TASK ITEM> Transcribe, word for word, every record in the data below.

Stored data:
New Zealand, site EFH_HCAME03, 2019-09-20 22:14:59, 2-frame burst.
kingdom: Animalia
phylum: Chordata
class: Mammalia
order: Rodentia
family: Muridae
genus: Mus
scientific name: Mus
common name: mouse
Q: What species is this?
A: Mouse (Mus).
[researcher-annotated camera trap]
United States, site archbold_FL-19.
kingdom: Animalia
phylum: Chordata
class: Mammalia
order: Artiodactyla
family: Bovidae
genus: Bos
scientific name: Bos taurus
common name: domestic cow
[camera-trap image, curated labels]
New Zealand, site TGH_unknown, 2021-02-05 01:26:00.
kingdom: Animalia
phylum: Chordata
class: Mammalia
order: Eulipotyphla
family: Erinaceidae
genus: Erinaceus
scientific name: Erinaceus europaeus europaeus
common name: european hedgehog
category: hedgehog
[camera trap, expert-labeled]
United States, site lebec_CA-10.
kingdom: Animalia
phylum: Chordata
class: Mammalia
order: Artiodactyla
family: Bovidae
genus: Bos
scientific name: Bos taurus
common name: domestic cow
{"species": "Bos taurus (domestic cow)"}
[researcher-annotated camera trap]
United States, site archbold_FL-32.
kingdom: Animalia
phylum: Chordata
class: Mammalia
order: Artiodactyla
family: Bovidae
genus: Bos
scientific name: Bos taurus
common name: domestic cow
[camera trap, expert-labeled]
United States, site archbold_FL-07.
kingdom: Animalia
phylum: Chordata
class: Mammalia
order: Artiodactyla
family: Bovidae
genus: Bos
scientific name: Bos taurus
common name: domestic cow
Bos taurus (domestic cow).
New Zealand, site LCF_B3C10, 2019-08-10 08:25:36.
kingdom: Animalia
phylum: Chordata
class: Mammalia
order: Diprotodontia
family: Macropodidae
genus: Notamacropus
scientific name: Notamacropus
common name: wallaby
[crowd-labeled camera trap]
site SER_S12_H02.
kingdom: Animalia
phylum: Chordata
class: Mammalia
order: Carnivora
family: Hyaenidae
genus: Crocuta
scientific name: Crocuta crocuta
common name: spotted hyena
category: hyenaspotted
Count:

RESULT FOR THIS EXERCISE>
New Zealand, site EFH_HCAME03, 2019-09-20 22:14:59, 2-frame burst.
kingdom: Animalia
phylum: Chordata
class: Mammalia
order: Rodentia
family: Muridae
genus: Mus
scientific name: Mus
common name: mouse
Q: What species is this?
A: Mouse (Mus).
[researcher-annotated camera trap]
United States, site archbold_FL-19.
kingdom: Animalia
phylum: Chordata
class: Mammalia
order: Artiodactyla
family: Bovidae
genus: Bos
scientific name: Bos taurus
common name: domestic cow
[camera-trap image, curated labels]
New Zealand, site TGH_unknown, 2021-02-05 01:26:00.
kingdom: Animalia
phylum: Chordata
class: Mammalia
order: Eulipotyphla
family: Erinaceidae
genus: Erinaceus
scientific name: Erinaceus europaeus europaeus
common name: european hedgehog
category: hedgehog
[camera trap, expert-labeled]
United States, site lebec_CA-10.
kingdom: Animalia
phylum: Chordata
class: Mammalia
order: Artiodactyla
family: Bovidae
genus: Bos
scientific name: Bos taurus
common name: domestic cow
{"species": "Bos taurus (domestic cow)"}
[researcher-annotated camera trap]
United States, site archbold_FL-32.
kingdom: Animalia
phylum: Chordata
class: Mammalia
order: Artiodactyla
family: Bovidae
genus: Bos
scientific name: Bos taurus
common name: domestic cow
[camera trap, expert-labeled]
United States, site archbold_FL-07.
kingdom: Animalia
phylum: Chordata
class: Mammalia
order: Artiodactyla
family: Bovidae
genus: Bos
scientific name: Bos taurus
common name: domestic cow
Bos taurus (domestic cow).
New Zealand, site LCF_B3C10, 2019-08-10 08:25:36.
kingdom: Animalia
phylum: Chordata
class: Mammalia
order: Diprotodontia
family: Macropodidae
genus: Notamacropus
scientific name: Notamacropus
common name: wallaby
[crowd-labeled camera trap]
site SER_S12_H02.
kingdom: Animalia
phylum: Chordata
class: Mammalia
order: Carnivora
family: Hyaenidae
genus: Crocuta
scientific name: Crocuta crocuta
common name: spotted hyena
category: hyenaspotted
Count:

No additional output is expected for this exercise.